> _やること_:
- A) 本文をもとに、次の問いに答えよ。
(i) 朔太郎がアキと出会ったのは何年で、何年生のときか。
(ii) 二人がはじめてのお泊りに出掛けた場所はどこか。
(iii) アキが発病した病気は何か。
- B) 次の各文が本文の内容と合っているかを「はい」か「いいえ」で答え、判断の根拠となる本文の語句をそのまま引用せよ。
(i) この作品は300万部以上売れたベストセラーである。
(ii) 出会った当初から、朔太郎はアキに恋していた。
(iii) 朔太郎は、アキと二人で行く旅行先としてオーストラリアを計画した。
- C) 本文の「朔太郎がアキと出会うのは、1990年、中学2年生のとき。」から「人の距離は縮まっていきます。」までを、一字も変えずにすべて書き写せ。

『世界の中心で愛をさけぶ』(片山恭一作)は、あまりにも有名な、300万部以上のベストセラーです。
STORY
朔太郎とアキの恋物語です。
朔太郎がアキと出会うのは、1990年、中学2年生のとき。
当初は、アキには恋人がおり、朔太郎もアキに恋しているわけではありませんでしたが、学級委員でよく顔を合わせたり、朔太郎の実家が図書館の敷地内に建てられているために、受験勉強をするために図書館にやって来たアキと会話を交わしているうちに、二人の距離は縮まっていきます。
やがて、同じ高校に通いはじめた二人は恋に落ちます。業者が倒産したために、建設途中で放置されたテーマパークの廃墟に、はじめてのお泊りをするために出掛ける二人。
そんな冒険と心地よい刺激に満ちた、青春の1ページが、美しく描かれています。
ところが、病魔の影が二人に忍び寄ってきます。アキが白血病を発病してしまうのです。
病状は良くなるどころか、ますます悪くなっていきます。
朔太郎は、アキが元気なうちに、2人でオーストラリア旅行へ出掛けることを計画します。こっそり病院を抜け出すことに成功したアキですが・・・。

> _データセット項目_:
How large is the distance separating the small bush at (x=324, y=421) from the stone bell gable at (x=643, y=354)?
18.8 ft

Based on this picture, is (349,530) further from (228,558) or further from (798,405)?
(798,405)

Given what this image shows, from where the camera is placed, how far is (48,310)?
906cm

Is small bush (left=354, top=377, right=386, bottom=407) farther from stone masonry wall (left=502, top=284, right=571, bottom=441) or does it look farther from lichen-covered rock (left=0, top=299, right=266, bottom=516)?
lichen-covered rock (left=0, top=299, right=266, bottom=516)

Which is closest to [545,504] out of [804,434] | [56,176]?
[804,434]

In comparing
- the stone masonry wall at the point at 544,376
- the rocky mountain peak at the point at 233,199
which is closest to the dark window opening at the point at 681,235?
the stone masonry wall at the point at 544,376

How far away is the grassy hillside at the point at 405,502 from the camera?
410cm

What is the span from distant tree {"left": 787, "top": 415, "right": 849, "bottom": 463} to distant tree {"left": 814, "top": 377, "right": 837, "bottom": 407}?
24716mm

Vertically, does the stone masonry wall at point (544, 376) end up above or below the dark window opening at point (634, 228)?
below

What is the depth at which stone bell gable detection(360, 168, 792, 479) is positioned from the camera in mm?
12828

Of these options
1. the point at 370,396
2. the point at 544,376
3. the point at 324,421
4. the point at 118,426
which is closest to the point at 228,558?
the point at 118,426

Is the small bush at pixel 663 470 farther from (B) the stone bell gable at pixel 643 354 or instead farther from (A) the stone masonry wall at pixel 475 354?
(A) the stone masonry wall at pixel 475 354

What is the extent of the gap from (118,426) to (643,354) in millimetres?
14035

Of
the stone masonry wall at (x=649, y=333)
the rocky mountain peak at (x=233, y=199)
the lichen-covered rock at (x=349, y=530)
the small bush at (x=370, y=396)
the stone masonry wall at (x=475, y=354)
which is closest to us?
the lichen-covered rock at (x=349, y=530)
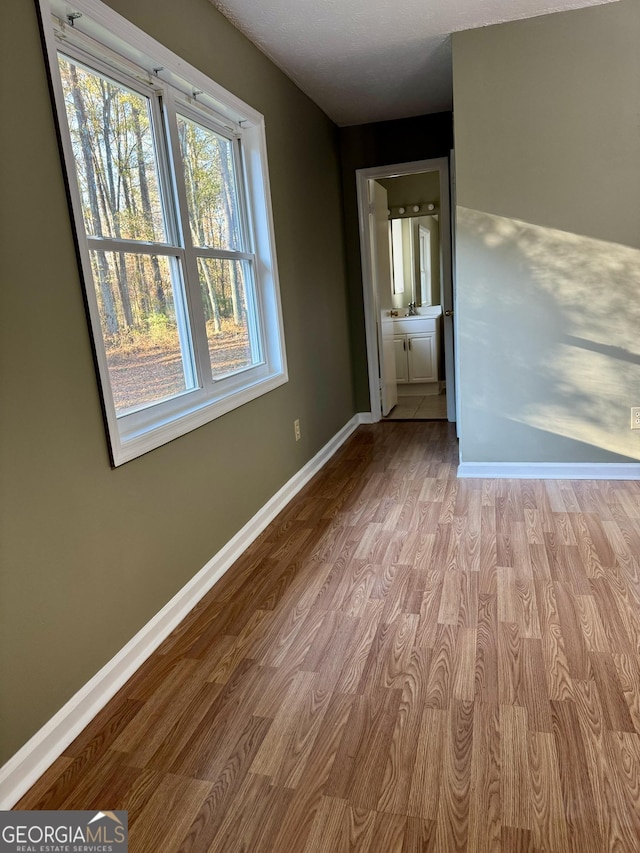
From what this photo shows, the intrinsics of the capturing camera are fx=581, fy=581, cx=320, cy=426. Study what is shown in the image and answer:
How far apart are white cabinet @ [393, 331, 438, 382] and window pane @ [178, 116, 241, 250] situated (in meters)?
Result: 3.58

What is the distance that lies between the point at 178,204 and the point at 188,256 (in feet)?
0.70

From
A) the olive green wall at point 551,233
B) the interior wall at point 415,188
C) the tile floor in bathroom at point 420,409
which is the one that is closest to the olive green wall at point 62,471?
the olive green wall at point 551,233

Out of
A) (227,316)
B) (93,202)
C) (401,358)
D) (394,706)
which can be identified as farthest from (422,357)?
(394,706)

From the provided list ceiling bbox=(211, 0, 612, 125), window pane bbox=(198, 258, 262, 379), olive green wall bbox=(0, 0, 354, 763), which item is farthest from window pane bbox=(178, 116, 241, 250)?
ceiling bbox=(211, 0, 612, 125)

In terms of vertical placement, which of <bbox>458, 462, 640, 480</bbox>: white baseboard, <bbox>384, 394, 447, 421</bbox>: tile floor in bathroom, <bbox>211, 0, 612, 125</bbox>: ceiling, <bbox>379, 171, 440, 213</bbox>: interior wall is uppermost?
<bbox>211, 0, 612, 125</bbox>: ceiling

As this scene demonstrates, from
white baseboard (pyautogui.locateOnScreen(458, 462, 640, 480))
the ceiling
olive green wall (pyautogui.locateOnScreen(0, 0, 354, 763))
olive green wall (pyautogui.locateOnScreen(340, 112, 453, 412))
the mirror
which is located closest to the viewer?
olive green wall (pyautogui.locateOnScreen(0, 0, 354, 763))

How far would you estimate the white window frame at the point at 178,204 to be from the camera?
1.82 metres

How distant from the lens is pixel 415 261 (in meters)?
7.06

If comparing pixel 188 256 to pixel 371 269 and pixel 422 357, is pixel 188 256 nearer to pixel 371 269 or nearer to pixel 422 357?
pixel 371 269

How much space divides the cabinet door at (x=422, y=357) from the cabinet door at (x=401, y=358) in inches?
1.8

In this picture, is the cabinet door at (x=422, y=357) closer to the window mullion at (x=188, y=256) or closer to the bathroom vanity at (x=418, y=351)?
the bathroom vanity at (x=418, y=351)

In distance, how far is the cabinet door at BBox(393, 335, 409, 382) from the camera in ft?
21.1

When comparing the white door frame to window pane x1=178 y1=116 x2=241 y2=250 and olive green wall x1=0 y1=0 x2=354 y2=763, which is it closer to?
window pane x1=178 y1=116 x2=241 y2=250

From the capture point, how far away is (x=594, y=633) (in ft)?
6.64
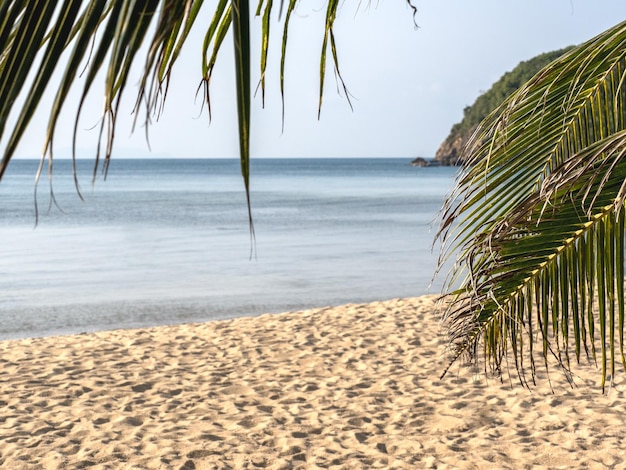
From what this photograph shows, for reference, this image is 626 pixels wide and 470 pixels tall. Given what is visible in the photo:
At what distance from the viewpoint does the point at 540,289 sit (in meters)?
2.65

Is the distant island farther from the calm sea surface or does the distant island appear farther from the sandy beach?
the sandy beach

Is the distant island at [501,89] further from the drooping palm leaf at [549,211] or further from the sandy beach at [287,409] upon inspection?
the drooping palm leaf at [549,211]

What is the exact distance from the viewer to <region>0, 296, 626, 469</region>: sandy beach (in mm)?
4680

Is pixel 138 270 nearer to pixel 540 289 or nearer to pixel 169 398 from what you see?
pixel 169 398

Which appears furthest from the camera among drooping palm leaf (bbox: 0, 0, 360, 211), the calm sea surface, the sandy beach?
the calm sea surface

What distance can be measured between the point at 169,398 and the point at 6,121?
567 centimetres

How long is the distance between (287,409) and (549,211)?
142 inches

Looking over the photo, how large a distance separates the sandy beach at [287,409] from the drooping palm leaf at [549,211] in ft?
7.15

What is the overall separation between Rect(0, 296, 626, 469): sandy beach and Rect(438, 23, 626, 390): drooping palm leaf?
2.18 metres

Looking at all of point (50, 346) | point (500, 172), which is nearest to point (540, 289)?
point (500, 172)

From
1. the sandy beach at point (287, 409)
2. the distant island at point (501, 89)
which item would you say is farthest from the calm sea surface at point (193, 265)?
the distant island at point (501, 89)

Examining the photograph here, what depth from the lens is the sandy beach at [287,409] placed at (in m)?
4.68

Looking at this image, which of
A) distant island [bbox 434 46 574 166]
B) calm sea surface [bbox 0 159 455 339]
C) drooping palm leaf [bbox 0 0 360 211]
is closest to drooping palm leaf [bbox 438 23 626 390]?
calm sea surface [bbox 0 159 455 339]

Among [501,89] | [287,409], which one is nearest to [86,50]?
[287,409]
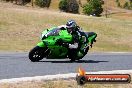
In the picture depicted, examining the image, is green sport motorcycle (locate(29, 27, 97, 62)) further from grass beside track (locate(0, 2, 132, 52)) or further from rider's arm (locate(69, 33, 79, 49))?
grass beside track (locate(0, 2, 132, 52))

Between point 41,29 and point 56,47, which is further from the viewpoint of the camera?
point 41,29

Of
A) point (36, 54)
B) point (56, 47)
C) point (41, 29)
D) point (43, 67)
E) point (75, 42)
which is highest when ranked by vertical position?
point (43, 67)

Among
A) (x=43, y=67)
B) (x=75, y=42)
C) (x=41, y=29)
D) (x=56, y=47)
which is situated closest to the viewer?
(x=43, y=67)

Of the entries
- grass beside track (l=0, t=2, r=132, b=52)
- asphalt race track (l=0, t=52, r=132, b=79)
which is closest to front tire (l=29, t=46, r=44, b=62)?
asphalt race track (l=0, t=52, r=132, b=79)

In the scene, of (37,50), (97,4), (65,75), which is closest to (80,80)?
(65,75)

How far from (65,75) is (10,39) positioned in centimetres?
3130

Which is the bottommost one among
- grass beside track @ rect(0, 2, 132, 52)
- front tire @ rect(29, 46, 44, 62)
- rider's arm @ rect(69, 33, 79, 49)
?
grass beside track @ rect(0, 2, 132, 52)

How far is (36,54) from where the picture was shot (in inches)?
733

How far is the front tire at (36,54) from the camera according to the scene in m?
18.4

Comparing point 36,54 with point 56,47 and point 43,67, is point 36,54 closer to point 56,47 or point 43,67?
point 56,47

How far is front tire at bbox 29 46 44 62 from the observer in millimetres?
18422

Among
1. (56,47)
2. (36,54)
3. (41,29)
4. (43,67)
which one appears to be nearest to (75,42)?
(56,47)

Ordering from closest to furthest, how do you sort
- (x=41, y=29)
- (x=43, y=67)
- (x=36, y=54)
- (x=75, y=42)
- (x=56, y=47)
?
1. (x=43, y=67)
2. (x=36, y=54)
3. (x=56, y=47)
4. (x=75, y=42)
5. (x=41, y=29)

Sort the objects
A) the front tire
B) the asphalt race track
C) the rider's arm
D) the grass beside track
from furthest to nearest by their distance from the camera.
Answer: the grass beside track, the rider's arm, the front tire, the asphalt race track
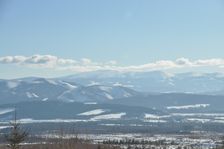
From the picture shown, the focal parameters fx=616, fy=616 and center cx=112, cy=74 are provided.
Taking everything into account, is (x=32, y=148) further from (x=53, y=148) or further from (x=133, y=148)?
(x=133, y=148)

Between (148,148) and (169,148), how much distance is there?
9.22 metres

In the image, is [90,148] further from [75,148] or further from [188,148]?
[188,148]

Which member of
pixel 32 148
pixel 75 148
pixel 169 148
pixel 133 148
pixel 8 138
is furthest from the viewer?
pixel 169 148

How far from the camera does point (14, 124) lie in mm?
36219

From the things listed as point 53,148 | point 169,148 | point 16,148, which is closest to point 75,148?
point 53,148

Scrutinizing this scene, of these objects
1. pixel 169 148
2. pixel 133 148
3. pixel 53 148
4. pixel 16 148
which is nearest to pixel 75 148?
pixel 53 148

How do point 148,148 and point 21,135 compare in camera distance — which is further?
point 148,148

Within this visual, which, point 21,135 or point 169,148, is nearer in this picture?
point 21,135

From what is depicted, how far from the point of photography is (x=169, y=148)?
417 ft

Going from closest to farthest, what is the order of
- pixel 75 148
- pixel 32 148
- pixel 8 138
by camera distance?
pixel 8 138 → pixel 75 148 → pixel 32 148

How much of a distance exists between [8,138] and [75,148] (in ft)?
213

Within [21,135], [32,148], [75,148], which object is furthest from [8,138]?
[32,148]

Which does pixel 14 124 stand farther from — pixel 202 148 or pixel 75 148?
pixel 202 148

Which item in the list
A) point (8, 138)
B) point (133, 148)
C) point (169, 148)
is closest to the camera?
point (8, 138)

> _作業結果_:
- A)
(i) 1990年、中学2年生のとき。
(ii) 業者の倒産で建設途中のまま放置されたテーマパークの廃墟。
(iii) 白血病。

- B)
(i) はい。「300万部以上のベストセラーです」
(ii) いいえ。「朔太郎もアキに恋しているわけではありませんでした」
(iii) はい。「2人でオーストラリア旅行へ出掛けることを計画します」

- C)
朔太郎がアキと出会うのは、1990年、中学2年生のとき。
当初は、アキには恋人がおり、朔太郎もアキに恋しているわけではありませんでしたが、学級委員でよく顔を合わせたり、朔太郎の実家が図書館の敷地内に建てられているために、受験勉強をするために図書館にやって来たアキと会話を交わしているうちに、二人の距離は縮まっていきます。